A NodeJS-based tool for downloading transcripts from Udemy courses. This script uses Puppeteer to navigate through Udemy's UI and extract transcripts for each lecture in a course.
- Downloads transcripts from any Udemy course you have access to
- Creates individual transcript files for each lecture
- Generates a combined transcript file with all lectures
- Optionally downloads
.srt
files with timestamps for each lecture - Scrapes and saves course content structure
- Supports email-based authentication with verification code
- Handles Cloudflare security challenges
- Runs in headless mode for better performance
- Node.js (v14 or newer)
- NPM
- A Udemy account with access to the course you want to download transcripts from
-
Clone this repository:
git clone https://github.com/TOA-Anakin/udemy-transcript-downloader.git cd udemy-transcript-downloader
-
Install dependencies:
npm install
-
Create a
.env
file in the root directory with your Udemy email:UDEMY_EMAIL=your-email@example.com
Run the script with the URL of the Udemy course as an argument:
npm start "https://www.udemy.com/course/your-course-url/"

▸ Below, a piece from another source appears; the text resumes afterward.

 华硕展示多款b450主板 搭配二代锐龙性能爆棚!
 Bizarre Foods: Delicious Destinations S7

Or use the direct Node.js command:
node src/index.js "https://www.udemy.com/course/your-course-url/"
The script will:
- Ask if you want to download
.srt
files (with timestamps) for each lecture - Ask how many tabs to use for downloading transcripts (default is 5)
- A higher number can speed things up, but requires a good PC (enough CPU and RAM)

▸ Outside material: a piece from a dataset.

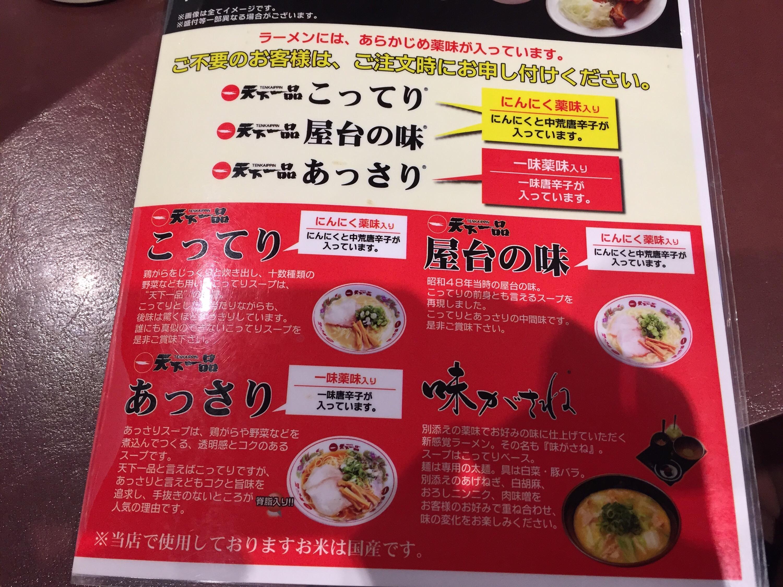 天下一品 高円寺店の味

- Open a headless browser and navigate to Udemy login
- Fill in your email from the .env file
- Ask you to enter the 6-digit verification code from your email
- Navigate to the course page
- Scrape course content structure
- Enter the course player
- Go through each lecture and download available transcripts
- Save individual transcript files in the
output
directory
All output files are saved to the output
directory:
CONTENTS.txt
- Course structure with sections and lectures[Lecture Name].txt
- Individual transcript files for each lecture[Lecture Name].srt
- Individual transcript files with timestamps in SubRip format (optional)

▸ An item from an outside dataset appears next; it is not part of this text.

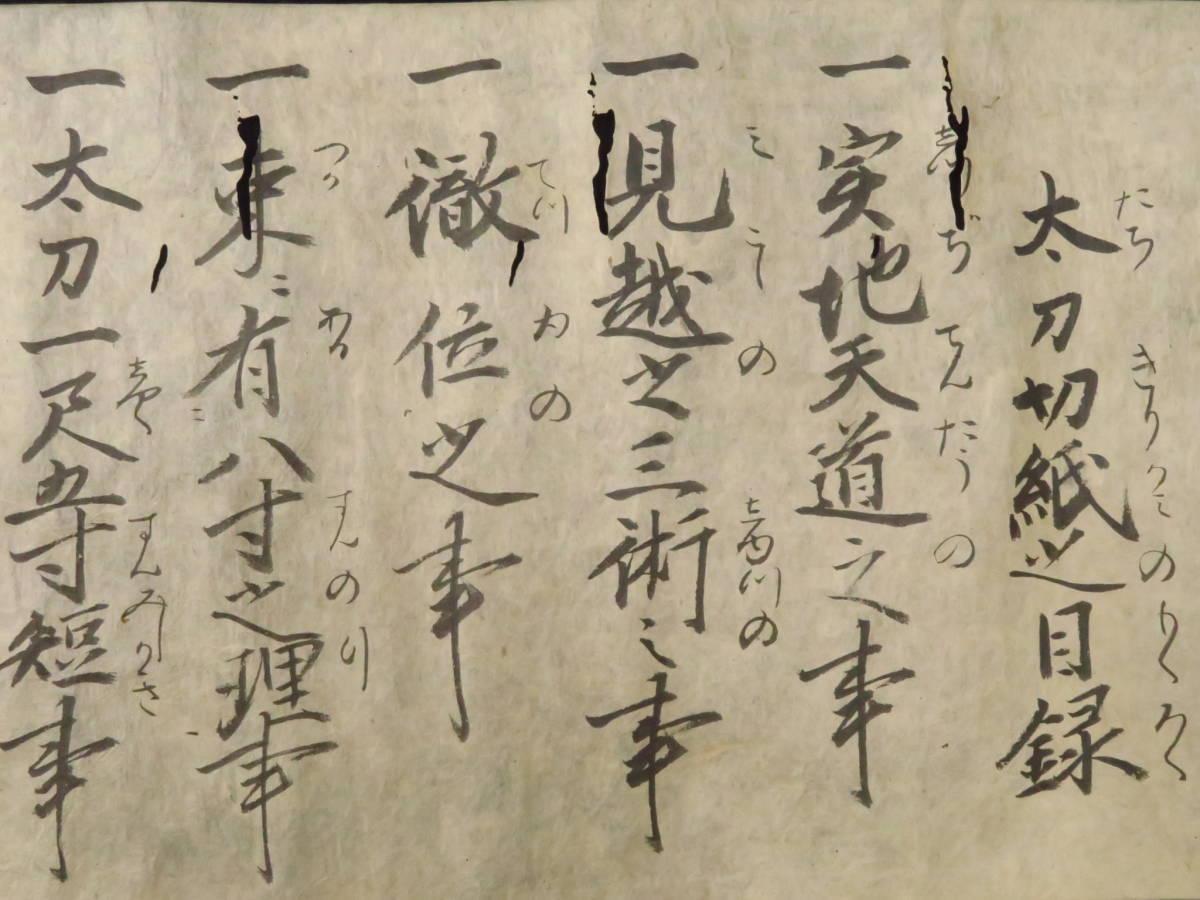 「天道」は「てんとう」と読む_b0287744_14512134.jpg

- Verification Code Issues: Make sure to enter the verification code quickly after receiving it in your email
- Browser Crashing: If you experience issues with headless mode, you can modify the script to use
headless: false
for debugging - Missing Transcripts: Not all lectures may have transcripts. The script will create empty files for lectures without transcripts.
- SRT Errors: If
.srt
generation fails for a lecture, try increasing timeouts or re-running the script with fewer browser tabs open. - Slow Transcript Downloads: The script can download transcripts in parallel using multiple browser tabs. If your PC is slow or has limited memory, stick to a lower number of tabs (e.g. 1–3). If you have a powerful machine, you can safely use 5 or more tabs for faster processing.
MIT
This tool is for personal use only. Please respect Udemy's terms of service.